[start RECORDED DATA]

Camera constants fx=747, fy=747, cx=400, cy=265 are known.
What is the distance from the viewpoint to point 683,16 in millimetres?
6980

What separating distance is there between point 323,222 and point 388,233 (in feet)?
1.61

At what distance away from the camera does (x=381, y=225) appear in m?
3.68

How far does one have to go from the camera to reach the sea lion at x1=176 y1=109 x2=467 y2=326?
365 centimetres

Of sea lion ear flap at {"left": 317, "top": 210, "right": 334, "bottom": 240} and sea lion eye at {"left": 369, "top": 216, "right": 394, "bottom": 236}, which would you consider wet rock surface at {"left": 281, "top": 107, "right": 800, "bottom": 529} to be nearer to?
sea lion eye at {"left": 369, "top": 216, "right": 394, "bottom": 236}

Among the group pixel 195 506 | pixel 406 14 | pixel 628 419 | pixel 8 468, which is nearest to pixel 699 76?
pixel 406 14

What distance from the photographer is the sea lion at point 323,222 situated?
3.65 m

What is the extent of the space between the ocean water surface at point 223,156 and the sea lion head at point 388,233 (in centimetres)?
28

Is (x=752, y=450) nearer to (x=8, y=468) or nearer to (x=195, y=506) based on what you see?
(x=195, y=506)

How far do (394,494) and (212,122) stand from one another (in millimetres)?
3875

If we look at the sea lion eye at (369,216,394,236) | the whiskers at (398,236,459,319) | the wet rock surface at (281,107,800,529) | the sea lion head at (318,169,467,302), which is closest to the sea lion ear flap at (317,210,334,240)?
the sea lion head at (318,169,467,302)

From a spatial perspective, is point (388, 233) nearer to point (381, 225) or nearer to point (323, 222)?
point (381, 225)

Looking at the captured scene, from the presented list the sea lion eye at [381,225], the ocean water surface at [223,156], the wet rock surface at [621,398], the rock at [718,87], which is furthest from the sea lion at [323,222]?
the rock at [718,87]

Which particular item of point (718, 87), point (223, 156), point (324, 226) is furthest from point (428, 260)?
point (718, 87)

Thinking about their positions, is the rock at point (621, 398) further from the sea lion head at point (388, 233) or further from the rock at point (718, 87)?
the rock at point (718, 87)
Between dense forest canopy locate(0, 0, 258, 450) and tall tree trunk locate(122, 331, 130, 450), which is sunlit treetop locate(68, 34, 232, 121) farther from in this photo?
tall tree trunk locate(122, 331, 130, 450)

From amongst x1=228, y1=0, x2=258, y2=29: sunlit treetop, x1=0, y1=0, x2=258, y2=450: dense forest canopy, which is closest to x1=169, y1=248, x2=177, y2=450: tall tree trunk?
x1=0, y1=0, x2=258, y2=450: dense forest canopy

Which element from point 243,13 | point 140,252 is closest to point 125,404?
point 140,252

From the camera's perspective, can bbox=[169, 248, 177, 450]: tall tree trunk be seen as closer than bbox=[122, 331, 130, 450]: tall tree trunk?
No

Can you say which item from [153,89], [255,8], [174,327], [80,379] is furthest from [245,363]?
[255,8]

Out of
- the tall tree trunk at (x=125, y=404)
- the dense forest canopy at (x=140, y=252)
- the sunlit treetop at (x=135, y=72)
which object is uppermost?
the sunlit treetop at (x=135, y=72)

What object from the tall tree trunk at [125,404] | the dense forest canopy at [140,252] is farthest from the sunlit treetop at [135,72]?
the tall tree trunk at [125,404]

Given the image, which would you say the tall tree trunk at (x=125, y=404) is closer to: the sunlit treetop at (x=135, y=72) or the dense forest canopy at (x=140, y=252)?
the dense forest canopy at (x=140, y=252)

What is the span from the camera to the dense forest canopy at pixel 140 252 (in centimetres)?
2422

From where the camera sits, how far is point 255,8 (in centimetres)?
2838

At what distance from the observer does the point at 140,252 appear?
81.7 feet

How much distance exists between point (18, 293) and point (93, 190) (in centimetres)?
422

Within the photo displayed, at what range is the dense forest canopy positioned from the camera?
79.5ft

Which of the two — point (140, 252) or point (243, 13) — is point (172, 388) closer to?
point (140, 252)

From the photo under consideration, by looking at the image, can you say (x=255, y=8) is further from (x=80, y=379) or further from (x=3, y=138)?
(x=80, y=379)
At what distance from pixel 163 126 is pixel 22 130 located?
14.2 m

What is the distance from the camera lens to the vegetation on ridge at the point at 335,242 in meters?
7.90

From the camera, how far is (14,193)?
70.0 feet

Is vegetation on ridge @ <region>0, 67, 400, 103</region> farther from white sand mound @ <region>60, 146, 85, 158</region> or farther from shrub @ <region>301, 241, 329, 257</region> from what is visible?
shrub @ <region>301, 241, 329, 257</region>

[end RECORDED DATA]

SHORT TASK
Resize the answers in the listing from the line with "What is the distance from the camera" up to and including its last line. Write those lines out again in full, multiplying each distance and coordinate in the answers by 0.65 and rounding to the original number of decimal places with halves rounded up, and leave all other lines unchanged.

EXPECTED ANSWER
What is the distance from the camera lens to the vegetation on ridge at the point at 335,242 in meters?
5.14

From the camera, how far is (14,193)?
45.5 feet

Is vegetation on ridge @ <region>0, 67, 400, 103</region> farther from white sand mound @ <region>60, 146, 85, 158</region> or farther from shrub @ <region>301, 241, 329, 257</region> from what is visible?
shrub @ <region>196, 157, 214, 167</region>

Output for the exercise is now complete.